Hay que afirmar que África todavía está relativamente subpoblada, en relación con otros continentes; y que es hora de dejar de considerarla como la "reserva ecológica y el pulmón de la humanidad". Cada palo debe de aguantar su vela y todos debemos cooperar en la equitativa distribución de las cargas y de los beneficios en el, tantas veces demagógico, tema de la conservación de los Parques naturales para las especies animales salvajes. Dentro de su incuestionable conveniencia, precisa de garantías en su planteamiento, en su gestión, y en la participación en los beneficios por parte de las poblaciones afectadas. No cabe aceptar, sin más, la declaración de "especies protegidas", por parte de organismos controlados por países del Norte que no han sabido proteger ni sus espacios ni sus especies y continúan contaminando sus bosques, sus ríos, sus costas y la capa de ozono del planeta Tierra para poder disfrutar de safaris fotográficos o cinegéticos, "porque pueden pagárselos", mientras las poblaciones de esas zonas son empujadas hacia tierras menos fértiles sin participar, como les corresponde, en la gestión de sus recursos. Ni cabe admitir la extensión agrícola en zonas tradicionalmente ganaderas porque convenga a intereses foráneos que las necesitan para producir productos convenientes para sus mercados. Sin caer en demagogias ni en reduccionismos simplistas, hay aquí un campo amplísimo de posibilidades que no se tuvieron en cuenta cuando el único criterio era la mayor rentabilidad para los colonos y las potencias dominadoras que, todavía, emplean el horrísono concepto de "explotación de los recursos naturales". Quien acepte la “explotación” de los recursos naturales acabará “explotando” con toda naturalidad los llamados “recursos humanos”. Los seres humanos nunca podrán ser considerados como “recursos” que inciden en los precios. Esto es una aberración. El mercado nunca podrá ser sinónimo de una auténtica libertad sino respeta la dignidad de las personas, si ejerce la violencia. Esto es, si viola la dignidad humana.

--------

Lista de tareas:
1) Responde estas preguntas sobre el texto sobre África:
(a) ¿Como qué dice que es hora de dejar de considerar a África?
(b) ¿Hacia qué tierras son empujadas las poblaciones de esas zonas?
(c) ¿Qué concepto llama "horrísono"?
2) Según el texto sobre África, ¿en qué aspectos precisa de garantías la conservación de los Parques naturales? Enuméralos todos.
3) Sigue escribiendo el texto sobre África a partir de su última frase.

--------

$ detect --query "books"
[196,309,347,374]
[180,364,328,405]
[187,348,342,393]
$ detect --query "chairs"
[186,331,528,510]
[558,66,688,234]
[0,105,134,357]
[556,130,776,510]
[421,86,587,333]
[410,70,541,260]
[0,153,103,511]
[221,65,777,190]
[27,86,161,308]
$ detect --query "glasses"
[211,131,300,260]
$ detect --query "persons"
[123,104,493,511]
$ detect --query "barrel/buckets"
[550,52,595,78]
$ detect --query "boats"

--------

Respuestas:
1)
(a) Como la "reserva ecológica y el pulmón de la humanidad".
(b) Hacia tierras menos fértiles.
(c) El de "explotación de los recursos naturales".

2)
- En su planteamiento
- En su gestión
- En la participación en los beneficios por parte de las poblaciones afectadas

3)
Existen posibilidades inéditas e inconmensurables en el campo de la agricultura, de la ganadería, de la caza y de la pesca, del desarrollo y la promoción de industrias conserveras, lácteas, de transformación y de manufacturación sobre el terreno que aportarán empleo, mejora de los rendimientos, escalonamiento y complementariedad de las producciones, distribución de los beneficios, conservación de los recursos, etc. hasta proyecciones inimaginables, pero posibles; puesto que técnicamente lo son y los problemas ya están resueltos, basta aplicarlos con un criterio generoso, técnicamente válido, profesional y con criterios de productividad, modernos y ecológicos a la vez. Y hasta con criterios de interés particular, como preconizan los neoliberales, ya que está en juego la supervivencia de la especie humana: ahora tenemos conciencia y datos ciertos para afirmar que vamos en el mismo barco. No cabe disfrutar en primera clase mientras hace agua a chorros el casco de la nave.